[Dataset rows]
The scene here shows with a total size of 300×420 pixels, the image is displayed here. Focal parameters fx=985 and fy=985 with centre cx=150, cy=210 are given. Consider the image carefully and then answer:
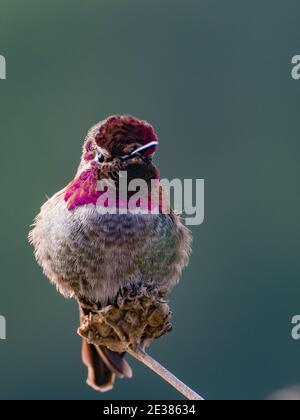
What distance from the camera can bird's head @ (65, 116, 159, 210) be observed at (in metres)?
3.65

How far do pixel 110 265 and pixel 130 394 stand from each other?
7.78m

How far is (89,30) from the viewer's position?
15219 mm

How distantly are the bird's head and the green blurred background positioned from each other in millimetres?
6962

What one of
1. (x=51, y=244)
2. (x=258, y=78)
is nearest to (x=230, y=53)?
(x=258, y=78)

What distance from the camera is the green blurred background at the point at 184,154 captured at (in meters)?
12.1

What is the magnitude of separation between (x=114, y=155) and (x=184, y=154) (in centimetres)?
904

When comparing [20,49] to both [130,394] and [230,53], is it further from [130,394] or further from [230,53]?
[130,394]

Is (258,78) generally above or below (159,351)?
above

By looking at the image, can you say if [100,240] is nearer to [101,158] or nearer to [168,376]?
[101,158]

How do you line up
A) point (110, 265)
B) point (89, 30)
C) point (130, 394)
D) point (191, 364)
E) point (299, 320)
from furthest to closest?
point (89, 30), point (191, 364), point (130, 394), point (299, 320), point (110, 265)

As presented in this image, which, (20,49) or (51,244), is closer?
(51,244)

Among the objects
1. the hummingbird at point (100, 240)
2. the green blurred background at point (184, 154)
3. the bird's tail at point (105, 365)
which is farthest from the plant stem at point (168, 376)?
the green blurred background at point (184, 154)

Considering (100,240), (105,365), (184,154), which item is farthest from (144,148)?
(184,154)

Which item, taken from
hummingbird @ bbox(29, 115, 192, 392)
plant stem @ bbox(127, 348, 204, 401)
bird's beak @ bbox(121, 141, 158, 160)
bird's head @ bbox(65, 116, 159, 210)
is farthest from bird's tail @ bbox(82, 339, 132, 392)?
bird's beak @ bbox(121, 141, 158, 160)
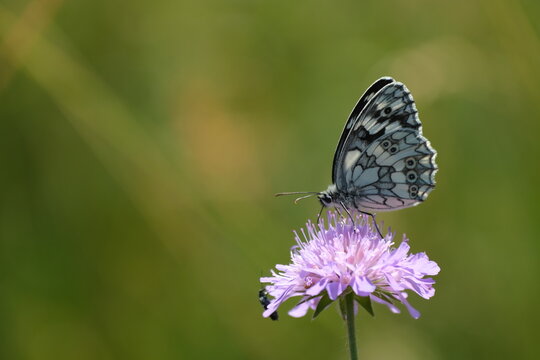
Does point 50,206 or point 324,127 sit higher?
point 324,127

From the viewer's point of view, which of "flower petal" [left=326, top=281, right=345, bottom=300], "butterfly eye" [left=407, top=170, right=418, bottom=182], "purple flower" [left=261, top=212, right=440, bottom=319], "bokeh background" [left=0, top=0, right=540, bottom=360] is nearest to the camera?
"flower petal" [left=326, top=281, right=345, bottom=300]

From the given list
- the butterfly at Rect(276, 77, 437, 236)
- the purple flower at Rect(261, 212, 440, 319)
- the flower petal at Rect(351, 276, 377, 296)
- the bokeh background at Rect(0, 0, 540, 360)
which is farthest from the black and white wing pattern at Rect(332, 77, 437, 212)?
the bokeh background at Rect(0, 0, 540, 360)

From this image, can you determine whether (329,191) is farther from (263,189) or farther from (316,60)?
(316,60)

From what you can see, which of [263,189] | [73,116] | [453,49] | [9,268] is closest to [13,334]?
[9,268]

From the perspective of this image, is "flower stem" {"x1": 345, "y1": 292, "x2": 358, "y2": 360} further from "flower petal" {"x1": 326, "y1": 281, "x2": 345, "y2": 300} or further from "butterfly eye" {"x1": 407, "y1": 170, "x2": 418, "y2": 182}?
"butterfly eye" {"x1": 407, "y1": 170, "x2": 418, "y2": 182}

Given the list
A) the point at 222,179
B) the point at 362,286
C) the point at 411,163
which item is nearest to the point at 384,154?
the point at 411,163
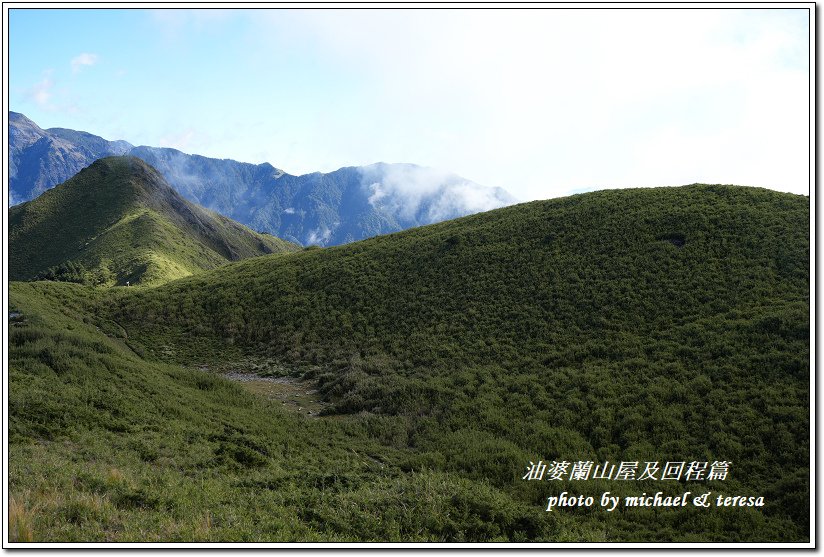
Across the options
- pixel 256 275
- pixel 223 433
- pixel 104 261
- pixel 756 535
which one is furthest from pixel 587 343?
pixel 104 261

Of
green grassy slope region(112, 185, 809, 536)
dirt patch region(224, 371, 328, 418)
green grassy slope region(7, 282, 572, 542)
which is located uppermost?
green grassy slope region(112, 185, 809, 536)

> **WHAT YOU NEED TO DO**
Reproduce all of the rows above word for word, leaving out the pictures.

> **FINAL ANSWER**
The scene here shows with a total size of 300×420 pixels, the image is displayed here. Focal parameters fx=985 and fy=985 with centre cx=150, cy=210 are given. Consider the image carefully and then answer:
What distance from the camera can bird's head @ (65, 116, 159, 210) be observed at (in metres)?
3.65

How far do pixel 110 265 and pixel 130 394 stand from each other?
7.78m

How far is (89,30) from the viewer's position?
15219 mm

How distantly are the bird's head and the green blurred background positioned from each other in millimetres?
6962

What one of
1. (x=51, y=244)
2. (x=258, y=78)
is nearest to (x=230, y=53)?
(x=258, y=78)

What distance from the camera is the green blurred background at the point at 184,154 captured at (in meters)?
12.1

What is the magnitude of separation between (x=114, y=155) and (x=184, y=154) (in centimetres)?
904

When comparing [20,49] to both [130,394] and [230,53], is it further from [130,394] or further from [230,53]?
[130,394]

Is (258,78) generally above or below (159,351)?
above

By looking at the image, can you say if [100,240] is nearer to [101,158] or nearer to [168,376]?
[101,158]

How do you line up
A) point (110, 265)
B) point (89, 30)
C) point (130, 394)
D) point (191, 364)
E) point (299, 320)
from furthest to closest?
point (89, 30), point (191, 364), point (130, 394), point (299, 320), point (110, 265)

As presented in this image, which, (20,49) or (51,244), is closer?
(51,244)

Among the objects
1. the hummingbird at point (100, 240)
2. the green blurred background at point (184, 154)
3. the bird's tail at point (105, 365)
which is farthest from the plant stem at point (168, 376)?
the green blurred background at point (184, 154)

Considering (100,240), (105,365), (184,154), which item is farthest from (144,148)?
(184,154)

Which item, taken from
hummingbird @ bbox(29, 115, 192, 392)
plant stem @ bbox(127, 348, 204, 401)
bird's beak @ bbox(121, 141, 158, 160)
bird's head @ bbox(65, 116, 159, 210)
is farthest from bird's tail @ bbox(82, 339, 132, 392)?
bird's beak @ bbox(121, 141, 158, 160)
Does point 50,206 or point 324,127 sit higher?
point 324,127

From the viewer's point of view, which of "flower petal" [left=326, top=281, right=345, bottom=300], "butterfly eye" [left=407, top=170, right=418, bottom=182], "purple flower" [left=261, top=212, right=440, bottom=319], "bokeh background" [left=0, top=0, right=540, bottom=360] is nearest to the camera?
"flower petal" [left=326, top=281, right=345, bottom=300]

From the given list
- the butterfly at Rect(276, 77, 437, 236)
- the purple flower at Rect(261, 212, 440, 319)
- the flower petal at Rect(351, 276, 377, 296)
- the bokeh background at Rect(0, 0, 540, 360)
which is farthest from the black and white wing pattern at Rect(332, 77, 437, 212)?
the bokeh background at Rect(0, 0, 540, 360)

From this image, can you determine whether (329,191) is farther from (263,189) or farther from (316,60)?
(316,60)

From what you can see, which of [263,189] | [73,116] | [453,49] | [9,268] is closest to [13,334]?
[9,268]

From the perspective of this image, is "flower stem" {"x1": 345, "y1": 292, "x2": 358, "y2": 360} further from "flower petal" {"x1": 326, "y1": 281, "x2": 345, "y2": 300} or further from "butterfly eye" {"x1": 407, "y1": 170, "x2": 418, "y2": 182}?
"butterfly eye" {"x1": 407, "y1": 170, "x2": 418, "y2": 182}

Given the list
A) the point at 222,179
B) the point at 362,286
C) the point at 411,163
which item is nearest to the point at 384,154?
the point at 411,163
Across the options
- pixel 256 275
- pixel 223 433
- pixel 104 261
- pixel 756 535
which one is furthest from pixel 587 343?
pixel 104 261

Of
green grassy slope region(112, 185, 809, 536)
dirt patch region(224, 371, 328, 418)
green grassy slope region(7, 282, 572, 542)
which is located uppermost?
green grassy slope region(112, 185, 809, 536)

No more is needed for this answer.